Friday, June 27, 2014

Culture news: Naming the behavior - The rationalization of sodomy

Matthew Franck has written a review of Robert R. Reilly's book Making  Gay Okay: How Rationalizing Homosexual Behavior Is Changing Everything.  He notes the Reilly focuses on the behavior of sodomy and the manner in which this behavior runs counter to the procreative character of sex.  He writes:

Reilly’s insistence on the centrality of the act of sodomy to our culture war over marriage and sexuality is bound to be off-putting even to some readers inclined to his overall view. He has multiple chapter titles beginning “Sodomy and . . . ,” and he refers throughout the book to “sodomitical relationships.” But this blunt and fearless way of arguing only illustrates the Nietzschean “transvaluation of values” our society has undergone. It is now widely considered a violation of the norms of decency in civil discourse to remind people publicly of what were only a generation ago the norms of decency in private behavior as well as public life.

Reilly is right, however, to be tough and unyielding on this point.
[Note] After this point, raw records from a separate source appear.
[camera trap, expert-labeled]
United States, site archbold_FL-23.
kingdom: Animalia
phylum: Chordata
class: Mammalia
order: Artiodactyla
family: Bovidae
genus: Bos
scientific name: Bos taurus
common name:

His touchstone is nature, and his argument is that nature has equipped men and women to enter into one-flesh unions that are both unitive and procreative (here he might have usefully referred to a book powerfully supporting his view, What Is Marriage?). We human beings have a nature both sexual and rational, and our flourishing and happiness cannot be achieved except in accord with our nature.

What distinguishes some persons from others where “sexuality” is concerned is not a different nature, as though “heterosexual” and “homosexual” were distinct human types or “identities,” but different desires, propensities, and, finally, behaviors. The choice to engage in particular sexual behavior is a matter of free will about which moral judgments can be made. Reilly relentlessly stresses the question of behavior, asking whether we are willing to consider sexual behavior, like other behaviors, as properly governed by the ends of human nature and human flourishing. Thus also his insistence on naming the behavior that one side in the “sexuality” wars wants approval for, and that the other side would rather not think about or talk about.